I sat through painfully honest conversations between husband and wife, private conversations between lovers who traversed through the bulk of their lives in union.
“Can you imagine losing a spouse?” my mom asked.
“No, no I can’t,” was my dad’s simple response.
“Or a child?”
We sat in a contemplative silence. They looked at me, and I knew in their minds they allowed that normally unthinkable fear to consume them for one brief minute. Someone had to interrupt that awful silence.
“I just ask that whatever happens, let me die first. I have to die first. No matter what. Celebrate my life and dance at my funeral. Spread my ashes at the cabin to Earth, Wind, & Fire. Just let me go first. I can’t live without you guys,” my dad said quietly, surely.
I couldn’t take it. The presence of death loomed too heavily, and these morbid thoughts pushed my own tears to overflow in abundance.
It was a hard week, and I struggled to handle a guilt and grief that I couldn’t call my own. We never did find a cure to the sorrow, but we did expedite arrangements to actualize the trip we always said we’d take. “One day” turned into a date in late September.
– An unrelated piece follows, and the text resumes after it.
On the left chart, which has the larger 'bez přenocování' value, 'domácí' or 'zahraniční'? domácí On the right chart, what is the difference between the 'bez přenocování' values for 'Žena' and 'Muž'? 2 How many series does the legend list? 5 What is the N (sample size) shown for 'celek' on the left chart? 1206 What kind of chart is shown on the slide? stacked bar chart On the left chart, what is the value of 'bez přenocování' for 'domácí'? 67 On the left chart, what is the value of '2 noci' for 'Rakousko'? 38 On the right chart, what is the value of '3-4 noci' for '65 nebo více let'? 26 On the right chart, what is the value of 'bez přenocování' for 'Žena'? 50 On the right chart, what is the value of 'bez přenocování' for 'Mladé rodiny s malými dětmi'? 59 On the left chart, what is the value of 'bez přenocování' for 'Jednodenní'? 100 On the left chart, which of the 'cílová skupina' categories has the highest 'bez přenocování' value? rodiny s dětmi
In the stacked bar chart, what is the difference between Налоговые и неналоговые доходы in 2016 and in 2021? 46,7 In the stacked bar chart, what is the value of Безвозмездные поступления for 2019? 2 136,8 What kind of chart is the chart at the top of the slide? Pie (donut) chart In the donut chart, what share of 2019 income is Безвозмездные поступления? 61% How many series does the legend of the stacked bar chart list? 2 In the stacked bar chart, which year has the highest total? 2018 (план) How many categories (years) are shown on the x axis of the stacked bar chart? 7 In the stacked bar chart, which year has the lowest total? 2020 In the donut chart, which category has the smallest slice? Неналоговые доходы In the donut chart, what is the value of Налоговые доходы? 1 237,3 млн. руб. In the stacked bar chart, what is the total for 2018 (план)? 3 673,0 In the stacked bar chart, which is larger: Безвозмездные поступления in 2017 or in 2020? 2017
Schedules remained hectic and life went on, even after we’d purchased our plane tickets, and I didn’t give the trip much thought. “Yea- we’re going to Malaysia,” I’d tell people. Many didn’t know what or where that was, and few responded with thoughtful looks, questioning, “Oh yea- isn’t that where your mom is from or something?”
Thirty-six hours before our scheduled departure time, I lay awake in bed thinking I should probably pack, wondering what I should pack, and suddenly realizing the gravity of the impending venture. Soon my mom, my sister and I would board a plane and fly halfway across the world, to a new world that our mother used to claim as her own.
I contemplated the many struggles between mother and daughter throughout my teenage years, the numerous instances where my seemingly overbearing mom and I would exchange harsh words. We spent days afterward avoiding each other in silent frustration, our home transforming into a passive aggressive battle zone.
My dad would quietly try to explain, “Girl, it’s how your mother was raised. It’s how she grew up.”
“Well, she’s not in Malaysia anymore,” I would angrily rebuke. “Tell her that’s not normal here.”
I had never been, so I didn’t know.
Those memories of my adolescent outbursts bear lots of guilt, and as a single adult, I struggle to understand how anyone rises to the challenge of raising children. And then I think about my mom, marrying a man and moving across the world to a country where she didn’t speak the language. She told me once that she largely taught herself while my dad was at work, dedicating her time to watching children’s shows like Sesame Street. Seven years later, they made the decision to raise a family in her newly adopted home. But how hard must it be to raise a family in a culture you couldn’t call your own?
My sister and I asked these questions our entire lives, struggling to piece together why things were certain ways for us when they were so different for our friends. We wondered about how our mother had developed some of her idiosyncratic behaviors, the ones that we love and others that we’d simply love to understand. Sometimes we’d ponder life in Malaysia, wondering what it would be like to look like everyone else, to be just two more faces in the crowd.
But now, as adults, we finally have the opportunity to experience and explore it for ourselves. After two decades of living as a solid family of four, we will encounter for the first time the people and places that our mother used to call “home.” My sister and I carry with us two lifetimes worth of questions. One trip, three childhoods explained.
We are set to travel this weekend to a new world. A reconciliation of past and a discovery of present. A mesh of reality and childhood stories. And a future with new and renewed family.
This weekend we leave for Malaysia, a different kind of home.